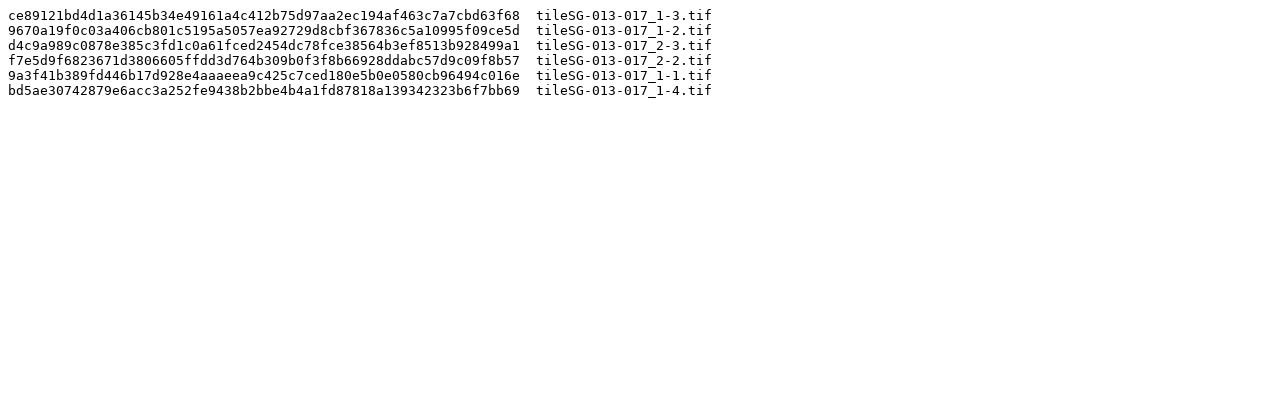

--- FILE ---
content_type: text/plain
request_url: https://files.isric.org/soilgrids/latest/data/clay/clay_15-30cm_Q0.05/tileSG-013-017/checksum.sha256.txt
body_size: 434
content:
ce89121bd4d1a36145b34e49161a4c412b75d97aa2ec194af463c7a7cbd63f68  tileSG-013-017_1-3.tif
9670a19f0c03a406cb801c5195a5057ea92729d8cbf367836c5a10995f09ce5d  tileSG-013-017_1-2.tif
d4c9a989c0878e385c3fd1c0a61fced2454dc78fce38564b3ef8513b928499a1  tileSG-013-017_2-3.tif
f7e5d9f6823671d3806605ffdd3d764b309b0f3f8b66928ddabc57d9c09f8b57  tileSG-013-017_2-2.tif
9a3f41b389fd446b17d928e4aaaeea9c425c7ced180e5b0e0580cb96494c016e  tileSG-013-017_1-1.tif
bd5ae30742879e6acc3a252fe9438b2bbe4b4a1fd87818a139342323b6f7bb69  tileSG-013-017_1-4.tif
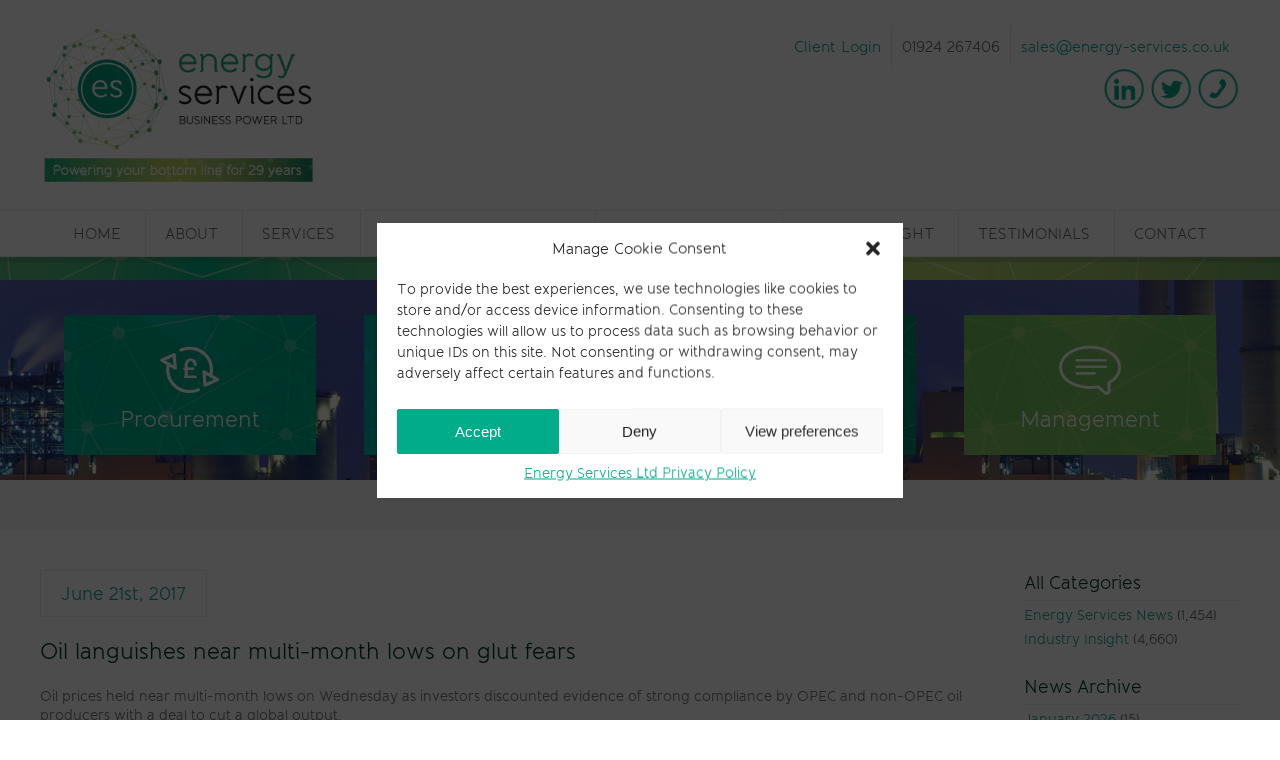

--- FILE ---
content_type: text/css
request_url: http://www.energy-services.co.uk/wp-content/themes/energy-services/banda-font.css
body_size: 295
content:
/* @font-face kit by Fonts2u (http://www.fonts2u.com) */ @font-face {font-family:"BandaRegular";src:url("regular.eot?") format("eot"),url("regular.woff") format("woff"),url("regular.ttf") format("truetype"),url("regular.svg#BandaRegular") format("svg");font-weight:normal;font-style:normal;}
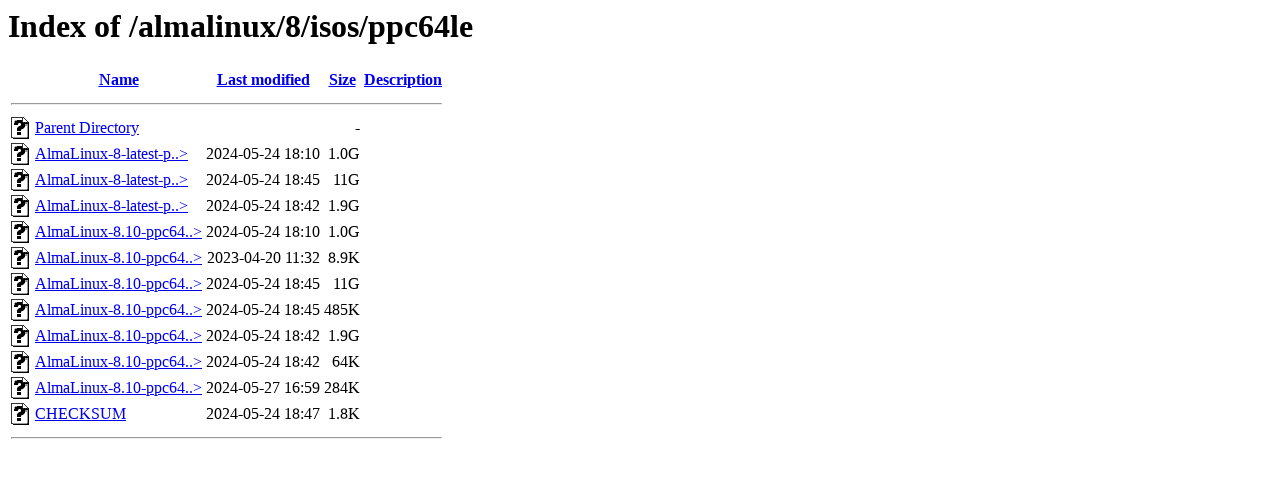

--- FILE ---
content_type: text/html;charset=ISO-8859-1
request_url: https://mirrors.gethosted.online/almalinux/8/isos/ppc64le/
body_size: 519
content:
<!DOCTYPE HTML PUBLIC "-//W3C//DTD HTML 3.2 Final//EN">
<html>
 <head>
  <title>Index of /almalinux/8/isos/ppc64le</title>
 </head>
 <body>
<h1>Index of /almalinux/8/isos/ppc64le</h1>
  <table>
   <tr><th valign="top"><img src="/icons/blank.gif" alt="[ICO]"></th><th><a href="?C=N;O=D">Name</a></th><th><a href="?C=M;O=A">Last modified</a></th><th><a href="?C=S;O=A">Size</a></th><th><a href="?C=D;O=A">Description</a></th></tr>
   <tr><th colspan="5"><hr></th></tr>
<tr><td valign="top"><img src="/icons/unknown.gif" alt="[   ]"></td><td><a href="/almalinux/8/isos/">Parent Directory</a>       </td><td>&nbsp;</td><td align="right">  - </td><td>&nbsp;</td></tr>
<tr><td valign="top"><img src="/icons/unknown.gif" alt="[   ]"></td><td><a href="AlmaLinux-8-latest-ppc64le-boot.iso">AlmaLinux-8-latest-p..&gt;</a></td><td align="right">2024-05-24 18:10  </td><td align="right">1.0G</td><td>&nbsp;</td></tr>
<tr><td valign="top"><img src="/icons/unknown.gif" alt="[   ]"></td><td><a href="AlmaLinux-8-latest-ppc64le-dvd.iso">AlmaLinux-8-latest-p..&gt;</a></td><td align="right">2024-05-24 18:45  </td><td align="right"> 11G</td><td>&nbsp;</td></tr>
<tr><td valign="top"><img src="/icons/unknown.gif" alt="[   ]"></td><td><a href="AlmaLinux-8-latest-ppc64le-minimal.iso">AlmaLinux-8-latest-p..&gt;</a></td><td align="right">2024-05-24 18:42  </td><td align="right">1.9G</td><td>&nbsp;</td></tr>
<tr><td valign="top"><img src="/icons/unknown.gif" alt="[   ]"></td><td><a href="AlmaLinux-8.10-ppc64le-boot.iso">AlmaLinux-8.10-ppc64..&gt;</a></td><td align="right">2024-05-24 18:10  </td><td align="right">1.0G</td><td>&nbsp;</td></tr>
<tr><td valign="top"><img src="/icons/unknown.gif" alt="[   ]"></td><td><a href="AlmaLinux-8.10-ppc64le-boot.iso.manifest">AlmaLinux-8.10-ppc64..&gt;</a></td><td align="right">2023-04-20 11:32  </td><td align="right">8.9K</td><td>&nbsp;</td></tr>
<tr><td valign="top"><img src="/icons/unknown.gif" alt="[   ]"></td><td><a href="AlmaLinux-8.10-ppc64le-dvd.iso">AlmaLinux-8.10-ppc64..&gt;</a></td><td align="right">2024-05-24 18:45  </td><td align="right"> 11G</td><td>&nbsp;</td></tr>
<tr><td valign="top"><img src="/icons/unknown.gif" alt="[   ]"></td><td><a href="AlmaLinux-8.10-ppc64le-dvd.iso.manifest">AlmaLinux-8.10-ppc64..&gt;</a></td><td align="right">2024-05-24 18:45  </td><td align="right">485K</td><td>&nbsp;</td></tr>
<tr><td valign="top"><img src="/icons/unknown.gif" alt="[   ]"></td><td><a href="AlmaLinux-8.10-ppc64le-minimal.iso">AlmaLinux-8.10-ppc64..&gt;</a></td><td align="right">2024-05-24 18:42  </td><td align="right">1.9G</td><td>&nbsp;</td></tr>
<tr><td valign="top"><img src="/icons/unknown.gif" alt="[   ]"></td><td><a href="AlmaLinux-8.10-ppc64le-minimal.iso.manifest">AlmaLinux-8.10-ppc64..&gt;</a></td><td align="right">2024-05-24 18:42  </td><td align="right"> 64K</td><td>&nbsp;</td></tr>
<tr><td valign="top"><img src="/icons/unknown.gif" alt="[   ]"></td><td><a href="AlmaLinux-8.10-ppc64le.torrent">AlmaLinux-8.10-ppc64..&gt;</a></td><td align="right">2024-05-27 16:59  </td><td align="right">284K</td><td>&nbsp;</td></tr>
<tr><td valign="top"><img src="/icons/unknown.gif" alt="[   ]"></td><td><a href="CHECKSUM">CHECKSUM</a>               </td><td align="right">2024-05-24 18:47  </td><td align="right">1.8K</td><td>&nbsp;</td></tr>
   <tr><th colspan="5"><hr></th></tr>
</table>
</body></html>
**********
## DESCRIPTION OF THE TASK
Ignore the images and quote every line of the listing exactly.

## ANSWER SECTION
--- FILE ---
content_type: text/plain
request_url: https://files.isric.org/soilgrids/latest/data/clay/clay_15-30cm_Q0.05/tileSG-013-017/checksum.sha256.txt
body_size: 434
content:
ce89121bd4d1a36145b34e49161a4c412b75d97aa2ec194af463c7a7cbd63f68  tileSG-013-017_1-3.tif
9670a19f0c03a406cb801c5195a5057ea92729d8cbf367836c5a10995f09ce5d  tileSG-013-017_1-2.tif
d4c9a989c0878e385c3fd1c0a61fced2454dc78fce38564b3ef8513b928499a1  tileSG-013-017_2-3.tif
f7e5d9f6823671d3806605ffdd3d764b309b0f3f8b66928ddabc57d9c09f8b57  tileSG-013-017_2-2.tif
9a3f41b389fd446b17d928e4aaaeea9c425c7ced180e5b0e0580cb96494c016e  tileSG-013-017_1-1.tif
bd5ae30742879e6acc3a252fe9438b2bbe4b4a1fd87818a139342323b6f7bb69  tileSG-013-017_1-4.tif

--- FILE ---
content_type: text/css
request_url: http://www.energy-services.co.uk/wp-content/themes/energy-services/banda-font.css
body_size: 295
content:
/* @font-face kit by Fonts2u (http://www.fonts2u.com) */ @font-face {font-family:"BandaRegular";src:url("regular.eot?") format("eot"),url("regular.woff") format("woff"),url("regular.ttf") format("truetype"),url("regular.svg#BandaRegular") format("svg");font-weight:normal;font-style:normal;}

--- FILE ---
content_type: text/html;charset=ISO-8859-1
request_url: https://mirrors.gethosted.online/almalinux/8/isos/ppc64le/
body_size: 519
content:
<!DOCTYPE HTML PUBLIC "-//W3C//DTD HTML 3.2 Final//EN">
<html>
 <head>
  <title>Index of /almalinux/8/isos/ppc64le</title>
 </head>
 <body>
<h1>Index of /almalinux/8/isos/ppc64le</h1>
  <table>
   <tr><th valign="top"><img src="/icons/blank.gif" alt="[ICO]"></th><th><a href="?C=N;O=D">Name</a></th><th><a href="?C=M;O=A">Last modified</a></th><th><a href="?C=S;O=A">Size</a></th><th><a href="?C=D;O=A">Description</a></th></tr>
   <tr><th colspan="5"><hr></th></tr>
<tr><td valign="top"><img src="/icons/unknown.gif" alt="[   ]"></td><td><a href="/almalinux/8/isos/">Parent Directory</a>       </td><td>&nbsp;</td><td align="right">  - </td><td>&nbsp;</td></tr>
<tr><td valign="top"><img src="/icons/unknown.gif" alt="[   ]"></td><td><a href="AlmaLinux-8-latest-ppc64le-boot.iso">AlmaLinux-8-latest-p..&gt;</a></td><td align="right">2024-05-24 18:10  </td><td align="right">1.0G</td><td>&nbsp;</td></tr>
<tr><td valign="top"><img src="/icons/unknown.gif" alt="[   ]"></td><td><a href="AlmaLinux-8-latest-ppc64le-dvd.iso">AlmaLinux-8-latest-p..&gt;</a></td><td align="right">2024-05-24 18:45  </td><td align="right"> 11G</td><td>&nbsp;</td></tr>
<tr><td valign="top"><img src="/icons/unknown.gif" alt="[   ]"></td><td><a href="AlmaLinux-8-latest-ppc64le-minimal.iso">AlmaLinux-8-latest-p..&gt;</a></td><td align="right">2024-05-24 18:42  </td><td align="right">1.9G</td><td>&nbsp;</td></tr>
<tr><td valign="top"><img src="/icons/unknown.gif" alt="[   ]"></td><td><a href="AlmaLinux-8.10-ppc64le-boot.iso">AlmaLinux-8.10-ppc64..&gt;</a></td><td align="right">2024-05-24 18:10  </td><td align="right">1.0G</td><td>&nbsp;</td></tr>
<tr><td valign="top"><img src="/icons/unknown.gif" alt="[   ]"></td><td><a href="AlmaLinux-8.10-ppc64le-boot.iso.manifest">AlmaLinux-8.10-ppc64..&gt;</a></td><td align="right">2023-04-20 11:32  </td><td align="right">8.9K</td><td>&nbsp;</td></tr>
<tr><td valign="top"><img src="/icons/unknown.gif" alt="[   ]"></td><td><a href="AlmaLinux-8.10-ppc64le-dvd.iso">AlmaLinux-8.10-ppc64..&gt;</a></td><td align="right">2024-05-24 18:45  </td><td align="right"> 11G</td><td>&nbsp;</td></tr>
<tr><td valign="top"><img src="/icons/unknown.gif" alt="[   ]"></td><td><a href="AlmaLinux-8.10-ppc64le-dvd.iso.manifest">AlmaLinux-8.10-ppc64..&gt;</a></td><td align="right">2024-05-24 18:45  </td><td align="right">485K</td><td>&nbsp;</td></tr>
<tr><td valign="top"><img src="/icons/unknown.gif" alt="[   ]"></td><td><a href="AlmaLinux-8.10-ppc64le-minimal.iso">AlmaLinux-8.10-ppc64..&gt;</a></td><td align="right">2024-05-24 18:42  </td><td align="right">1.9G</td><td>&nbsp;</td></tr>
<tr><td valign="top"><img src="/icons/unknown.gif" alt="[   ]"></td><td><a href="AlmaLinux-8.10-ppc64le-minimal.iso.manifest">AlmaLinux-8.10-ppc64..&gt;</a></td><td align="right">2024-05-24 18:42  </td><td align="right"> 64K</td><td>&nbsp;</td></tr>
<tr><td valign="top"><img src="/icons/unknown.gif" alt="[   ]"></td><td><a href="AlmaLinux-8.10-ppc64le.torrent">AlmaLinux-8.10-ppc64..&gt;</a></td><td align="right">2024-05-27 16:59  </td><td align="right">284K</td><td>&nbsp;</td></tr>
<tr><td valign="top"><img src="/icons/unknown.gif" alt="[   ]"></td><td><a href="CHECKSUM">CHECKSUM</a>               </td><td align="right">2024-05-24 18:47  </td><td align="right">1.8K</td><td>&nbsp;</td></tr>
   <tr><th colspan="5"><hr></th></tr>
</table>
</body></html>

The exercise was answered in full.